By Tadie (December 29th, 2011)
The debate in Washington D.C. regarding economic policy has revolved around the wealthy, tax cuts, and how to get the U.S. economy growing faster. Unfortunately, the negative stance of the Republican party in recent votes on policy and legislation to help boost the economy has held back the potential growth for the economy as a whole. Essentially, the Republicans now are voting against the same policies that they have supported for decades. Nearly all of the Republican members of Congress voted against keeping the payroll tax cut in place which benefits 160 million Americans, basically voting to raise taxes on that group of people – all the while not wanting to raise taxes on the wealthiest 1% of Americans based on the logic that the wealthy are the “job creators”.
Unfortunately, they are wrong not just on the policy but also on the history of these same arguments and the outcomes of those same policies over the past 30 years. The GoP’s continual assault on this President and his policies and thwarting implementation of many of those economic policies hurt this country and the hundreds of millions of working class Americans. Although I would give this President a “C” grade overall I give the Republicans an “F” in honesty. Since the President was sworn into office the Republican strategy has been to make sure this President and his policies fail – but that strategy has harmed this country and is making the economic recovery even more difficult.
A great example of the above statement is real outcome of what happens when you raise taxes on the middle class and reduce or keep taxes low on the wealthy ( the job creators as Republicans call them ). The middle class by definition is not wealthy. They have little in savings or investment. They probably have a house which represents their largest investment. They basically spend all they earn to support their families and have a few luxuries such as a vacation once a year. By raising taxes on the average famiy, by about $100 per month, they don’t have this 100 dollar to spend in the economy. That’s a fact. America was built during the 1940’s and ‘50’s and 60’s by a rapidly expanding middle class that earned wages that kept growing with increases in technology, innovation and efficiencies. This middle class had families and bought houses and paid property taxes that built schools and funded fire departments, bought gas for cars that built roads for them to drive on. Had sons and daughters who they believed would live a better life than they did when they grew up.

* **Supplied entries**:

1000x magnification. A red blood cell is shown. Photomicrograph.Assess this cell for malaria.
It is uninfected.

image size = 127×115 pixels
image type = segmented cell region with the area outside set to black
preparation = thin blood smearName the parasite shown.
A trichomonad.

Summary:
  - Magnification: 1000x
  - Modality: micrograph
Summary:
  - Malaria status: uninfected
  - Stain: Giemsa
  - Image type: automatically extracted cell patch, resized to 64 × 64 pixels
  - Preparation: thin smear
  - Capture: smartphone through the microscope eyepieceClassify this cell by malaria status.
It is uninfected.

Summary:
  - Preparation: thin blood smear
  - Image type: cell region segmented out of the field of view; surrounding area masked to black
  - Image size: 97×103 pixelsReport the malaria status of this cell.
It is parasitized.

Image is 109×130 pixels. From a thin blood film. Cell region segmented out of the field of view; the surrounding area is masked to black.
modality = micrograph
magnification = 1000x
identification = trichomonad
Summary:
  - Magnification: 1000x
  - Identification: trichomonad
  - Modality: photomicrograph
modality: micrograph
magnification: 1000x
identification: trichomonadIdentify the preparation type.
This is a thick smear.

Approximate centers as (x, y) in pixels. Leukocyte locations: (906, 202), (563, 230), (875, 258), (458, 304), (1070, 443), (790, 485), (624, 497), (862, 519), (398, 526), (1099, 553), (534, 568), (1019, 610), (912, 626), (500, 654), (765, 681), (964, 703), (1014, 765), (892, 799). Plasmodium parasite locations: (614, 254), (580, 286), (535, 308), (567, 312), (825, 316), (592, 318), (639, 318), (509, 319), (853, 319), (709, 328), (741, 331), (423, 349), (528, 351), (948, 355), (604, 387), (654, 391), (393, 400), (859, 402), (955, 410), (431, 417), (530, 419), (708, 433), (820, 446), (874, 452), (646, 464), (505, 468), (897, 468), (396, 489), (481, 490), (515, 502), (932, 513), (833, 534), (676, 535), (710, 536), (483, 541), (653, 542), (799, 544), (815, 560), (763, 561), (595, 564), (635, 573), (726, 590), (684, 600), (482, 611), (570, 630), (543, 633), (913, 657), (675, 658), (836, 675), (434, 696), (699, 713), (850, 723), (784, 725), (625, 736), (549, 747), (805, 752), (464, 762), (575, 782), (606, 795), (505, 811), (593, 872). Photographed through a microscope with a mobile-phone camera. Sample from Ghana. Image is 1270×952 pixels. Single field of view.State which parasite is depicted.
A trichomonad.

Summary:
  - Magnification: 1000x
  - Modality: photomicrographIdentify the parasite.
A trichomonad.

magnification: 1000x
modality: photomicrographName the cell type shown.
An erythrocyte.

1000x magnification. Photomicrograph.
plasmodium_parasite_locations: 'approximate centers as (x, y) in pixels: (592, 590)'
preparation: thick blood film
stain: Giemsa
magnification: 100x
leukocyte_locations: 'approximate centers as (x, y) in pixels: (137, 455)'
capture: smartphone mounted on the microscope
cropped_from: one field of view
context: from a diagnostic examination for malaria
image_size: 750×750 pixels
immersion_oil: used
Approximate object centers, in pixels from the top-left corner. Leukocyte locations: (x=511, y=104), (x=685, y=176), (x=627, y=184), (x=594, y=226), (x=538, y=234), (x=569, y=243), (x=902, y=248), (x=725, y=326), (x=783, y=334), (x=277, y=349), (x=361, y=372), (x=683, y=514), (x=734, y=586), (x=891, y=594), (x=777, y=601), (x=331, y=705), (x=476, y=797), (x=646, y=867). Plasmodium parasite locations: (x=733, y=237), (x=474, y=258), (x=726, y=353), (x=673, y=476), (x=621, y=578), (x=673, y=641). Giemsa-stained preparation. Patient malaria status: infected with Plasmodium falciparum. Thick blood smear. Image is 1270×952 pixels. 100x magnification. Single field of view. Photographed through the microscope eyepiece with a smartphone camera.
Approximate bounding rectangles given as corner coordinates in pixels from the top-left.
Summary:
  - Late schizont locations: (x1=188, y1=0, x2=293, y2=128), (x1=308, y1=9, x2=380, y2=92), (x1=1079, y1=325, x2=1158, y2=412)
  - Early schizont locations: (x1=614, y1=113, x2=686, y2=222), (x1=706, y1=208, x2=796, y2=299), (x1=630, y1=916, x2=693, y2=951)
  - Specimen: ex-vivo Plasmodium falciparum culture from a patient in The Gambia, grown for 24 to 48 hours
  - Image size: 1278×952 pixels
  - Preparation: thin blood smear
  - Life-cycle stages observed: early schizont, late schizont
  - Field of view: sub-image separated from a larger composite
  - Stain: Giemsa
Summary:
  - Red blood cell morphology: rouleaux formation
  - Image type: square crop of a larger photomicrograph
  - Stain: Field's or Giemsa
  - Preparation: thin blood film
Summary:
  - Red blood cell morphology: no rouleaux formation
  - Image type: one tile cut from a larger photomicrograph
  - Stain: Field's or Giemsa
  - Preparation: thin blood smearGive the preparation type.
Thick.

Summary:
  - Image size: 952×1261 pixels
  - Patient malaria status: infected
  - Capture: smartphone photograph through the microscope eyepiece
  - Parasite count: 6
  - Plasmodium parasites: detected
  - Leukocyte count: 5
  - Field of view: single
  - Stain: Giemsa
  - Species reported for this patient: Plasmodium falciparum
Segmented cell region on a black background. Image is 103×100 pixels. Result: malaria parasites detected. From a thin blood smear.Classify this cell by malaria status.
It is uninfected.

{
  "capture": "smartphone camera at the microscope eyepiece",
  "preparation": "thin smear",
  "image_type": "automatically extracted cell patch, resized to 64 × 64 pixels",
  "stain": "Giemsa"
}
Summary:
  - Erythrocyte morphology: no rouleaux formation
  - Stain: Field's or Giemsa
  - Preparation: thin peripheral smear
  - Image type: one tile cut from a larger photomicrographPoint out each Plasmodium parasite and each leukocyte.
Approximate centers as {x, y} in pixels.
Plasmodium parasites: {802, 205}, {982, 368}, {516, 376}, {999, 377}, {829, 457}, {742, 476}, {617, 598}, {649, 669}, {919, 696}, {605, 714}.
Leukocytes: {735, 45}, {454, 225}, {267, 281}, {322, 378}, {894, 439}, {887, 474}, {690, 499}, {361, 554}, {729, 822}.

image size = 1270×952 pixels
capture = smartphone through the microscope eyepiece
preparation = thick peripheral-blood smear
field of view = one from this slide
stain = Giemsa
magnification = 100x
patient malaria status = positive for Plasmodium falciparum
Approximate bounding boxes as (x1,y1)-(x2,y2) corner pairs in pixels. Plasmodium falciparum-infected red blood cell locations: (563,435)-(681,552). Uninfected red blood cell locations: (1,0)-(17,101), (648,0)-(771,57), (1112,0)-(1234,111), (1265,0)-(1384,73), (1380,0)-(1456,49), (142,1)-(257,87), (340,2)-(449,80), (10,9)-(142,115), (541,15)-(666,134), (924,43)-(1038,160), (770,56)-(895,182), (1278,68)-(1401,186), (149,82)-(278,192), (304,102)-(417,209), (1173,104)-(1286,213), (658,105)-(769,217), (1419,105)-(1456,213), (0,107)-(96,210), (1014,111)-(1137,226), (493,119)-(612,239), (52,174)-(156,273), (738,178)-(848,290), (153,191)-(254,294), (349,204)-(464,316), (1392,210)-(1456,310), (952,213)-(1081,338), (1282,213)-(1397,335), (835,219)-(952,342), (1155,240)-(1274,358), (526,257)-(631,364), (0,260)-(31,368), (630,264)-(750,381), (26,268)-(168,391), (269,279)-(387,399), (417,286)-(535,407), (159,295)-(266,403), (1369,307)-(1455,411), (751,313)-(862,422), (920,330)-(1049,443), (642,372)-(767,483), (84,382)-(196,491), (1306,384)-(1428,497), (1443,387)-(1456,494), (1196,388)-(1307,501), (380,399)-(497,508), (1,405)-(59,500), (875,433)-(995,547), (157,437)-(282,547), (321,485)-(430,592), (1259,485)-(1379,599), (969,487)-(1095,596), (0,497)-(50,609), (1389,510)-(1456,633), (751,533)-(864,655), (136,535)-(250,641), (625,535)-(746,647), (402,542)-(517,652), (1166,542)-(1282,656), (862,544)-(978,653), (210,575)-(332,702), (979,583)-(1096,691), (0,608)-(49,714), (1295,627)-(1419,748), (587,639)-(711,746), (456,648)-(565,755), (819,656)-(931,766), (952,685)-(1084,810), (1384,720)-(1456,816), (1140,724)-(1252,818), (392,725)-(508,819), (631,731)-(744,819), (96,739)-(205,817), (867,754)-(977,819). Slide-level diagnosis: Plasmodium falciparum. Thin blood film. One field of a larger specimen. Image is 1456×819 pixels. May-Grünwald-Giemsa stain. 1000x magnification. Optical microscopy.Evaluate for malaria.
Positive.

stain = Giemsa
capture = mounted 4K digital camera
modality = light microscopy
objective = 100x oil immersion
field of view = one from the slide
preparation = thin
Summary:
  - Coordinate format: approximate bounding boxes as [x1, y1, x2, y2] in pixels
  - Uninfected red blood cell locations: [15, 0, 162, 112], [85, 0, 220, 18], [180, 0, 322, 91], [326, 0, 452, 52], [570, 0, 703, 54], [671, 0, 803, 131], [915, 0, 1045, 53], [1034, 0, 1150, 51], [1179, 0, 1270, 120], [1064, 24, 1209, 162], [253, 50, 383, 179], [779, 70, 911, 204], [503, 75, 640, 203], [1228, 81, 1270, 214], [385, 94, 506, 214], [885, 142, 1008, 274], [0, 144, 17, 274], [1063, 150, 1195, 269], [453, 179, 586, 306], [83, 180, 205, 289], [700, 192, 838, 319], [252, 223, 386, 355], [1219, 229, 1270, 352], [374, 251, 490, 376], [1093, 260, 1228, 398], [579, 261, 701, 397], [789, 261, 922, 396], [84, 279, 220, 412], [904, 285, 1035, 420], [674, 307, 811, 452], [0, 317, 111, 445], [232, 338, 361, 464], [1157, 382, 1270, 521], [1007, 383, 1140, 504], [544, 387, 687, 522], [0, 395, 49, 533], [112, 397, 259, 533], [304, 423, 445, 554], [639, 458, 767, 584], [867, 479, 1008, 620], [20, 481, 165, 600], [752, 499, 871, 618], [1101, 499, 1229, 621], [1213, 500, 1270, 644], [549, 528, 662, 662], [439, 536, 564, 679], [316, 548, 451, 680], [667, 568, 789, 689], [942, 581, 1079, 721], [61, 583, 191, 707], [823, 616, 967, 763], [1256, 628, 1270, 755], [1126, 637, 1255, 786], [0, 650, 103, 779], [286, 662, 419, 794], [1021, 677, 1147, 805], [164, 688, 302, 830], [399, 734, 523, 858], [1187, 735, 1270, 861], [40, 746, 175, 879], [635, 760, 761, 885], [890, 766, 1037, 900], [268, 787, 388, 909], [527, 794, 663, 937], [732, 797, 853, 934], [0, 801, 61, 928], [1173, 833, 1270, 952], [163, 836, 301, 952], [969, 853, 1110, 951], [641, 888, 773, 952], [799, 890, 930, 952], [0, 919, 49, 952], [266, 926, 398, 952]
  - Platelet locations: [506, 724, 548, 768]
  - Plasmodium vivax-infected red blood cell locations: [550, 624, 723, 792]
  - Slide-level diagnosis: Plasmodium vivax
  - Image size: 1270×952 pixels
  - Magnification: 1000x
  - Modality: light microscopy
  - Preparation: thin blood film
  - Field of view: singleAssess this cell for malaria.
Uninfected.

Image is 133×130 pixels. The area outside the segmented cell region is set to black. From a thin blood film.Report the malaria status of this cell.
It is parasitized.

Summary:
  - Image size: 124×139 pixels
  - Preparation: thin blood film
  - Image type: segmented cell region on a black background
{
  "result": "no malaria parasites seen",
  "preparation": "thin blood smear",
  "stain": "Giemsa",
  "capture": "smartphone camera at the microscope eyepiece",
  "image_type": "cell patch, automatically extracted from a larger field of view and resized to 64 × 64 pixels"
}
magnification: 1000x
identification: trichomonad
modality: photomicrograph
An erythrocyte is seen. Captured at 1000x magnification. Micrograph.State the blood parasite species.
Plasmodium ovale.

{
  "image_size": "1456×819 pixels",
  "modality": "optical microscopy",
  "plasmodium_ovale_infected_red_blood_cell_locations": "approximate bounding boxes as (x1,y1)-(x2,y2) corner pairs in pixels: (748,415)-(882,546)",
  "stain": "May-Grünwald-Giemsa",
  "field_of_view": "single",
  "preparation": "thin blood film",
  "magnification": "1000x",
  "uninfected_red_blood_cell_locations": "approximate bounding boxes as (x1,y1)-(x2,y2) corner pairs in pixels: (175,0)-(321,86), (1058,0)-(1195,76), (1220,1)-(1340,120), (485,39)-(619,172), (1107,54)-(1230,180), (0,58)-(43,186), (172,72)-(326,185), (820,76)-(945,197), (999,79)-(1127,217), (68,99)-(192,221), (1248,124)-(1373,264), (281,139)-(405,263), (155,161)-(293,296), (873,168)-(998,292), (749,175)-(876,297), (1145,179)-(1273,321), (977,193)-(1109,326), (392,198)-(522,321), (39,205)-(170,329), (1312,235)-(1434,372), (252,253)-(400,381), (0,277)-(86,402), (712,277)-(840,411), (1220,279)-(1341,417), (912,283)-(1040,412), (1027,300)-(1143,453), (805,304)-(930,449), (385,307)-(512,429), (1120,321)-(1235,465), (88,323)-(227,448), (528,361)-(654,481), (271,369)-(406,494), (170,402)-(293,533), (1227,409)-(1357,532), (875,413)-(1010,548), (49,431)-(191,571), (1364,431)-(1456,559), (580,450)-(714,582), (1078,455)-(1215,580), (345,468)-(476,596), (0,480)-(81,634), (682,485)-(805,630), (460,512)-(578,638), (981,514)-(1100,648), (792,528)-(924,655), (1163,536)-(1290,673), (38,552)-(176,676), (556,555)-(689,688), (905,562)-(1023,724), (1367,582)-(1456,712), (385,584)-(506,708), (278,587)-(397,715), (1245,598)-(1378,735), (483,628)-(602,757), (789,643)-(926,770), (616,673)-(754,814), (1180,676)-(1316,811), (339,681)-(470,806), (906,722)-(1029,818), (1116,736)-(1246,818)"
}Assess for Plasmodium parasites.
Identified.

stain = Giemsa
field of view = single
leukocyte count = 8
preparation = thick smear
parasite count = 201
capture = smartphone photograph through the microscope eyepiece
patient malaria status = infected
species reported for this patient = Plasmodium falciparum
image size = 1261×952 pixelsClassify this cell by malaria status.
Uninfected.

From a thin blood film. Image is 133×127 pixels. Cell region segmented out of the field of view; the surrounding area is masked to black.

* **Task list**:
(A) Quote the section of the economic policy piece that begins with the words containing "Unfortunately, they are" and ends with "even more difficult.".
(B) Answer these questions from the economic policy piece:
(i) How many Americans benefit from the payroll tax cut?
(ii) What overall grade does the writer give the President?
(iii) By about how much per month would taxes rise on the average family?
These records have no connection to the economic policy piece.

* **Answer list**:
(A)
Unfortunately, they are wrong not just on the policy but also on the history of these same arguments and the outcomes of those same policies over the past 30 years. The GoP’s continual assault on this President and his policies and thwarting implementation of many of those economic policies hurt this country and the hundreds of millions of working class Americans. Although I would give this President a “C” grade overall I give the Republicans an “F” in honesty. Since the President was sworn into office the Republican strategy has been to make sure this President and his policies fail – but that strategy has harmed this country and is making the economic recovery even more difficult.

(B)
(i) 160 million
(ii) A "C"
(iii) About $100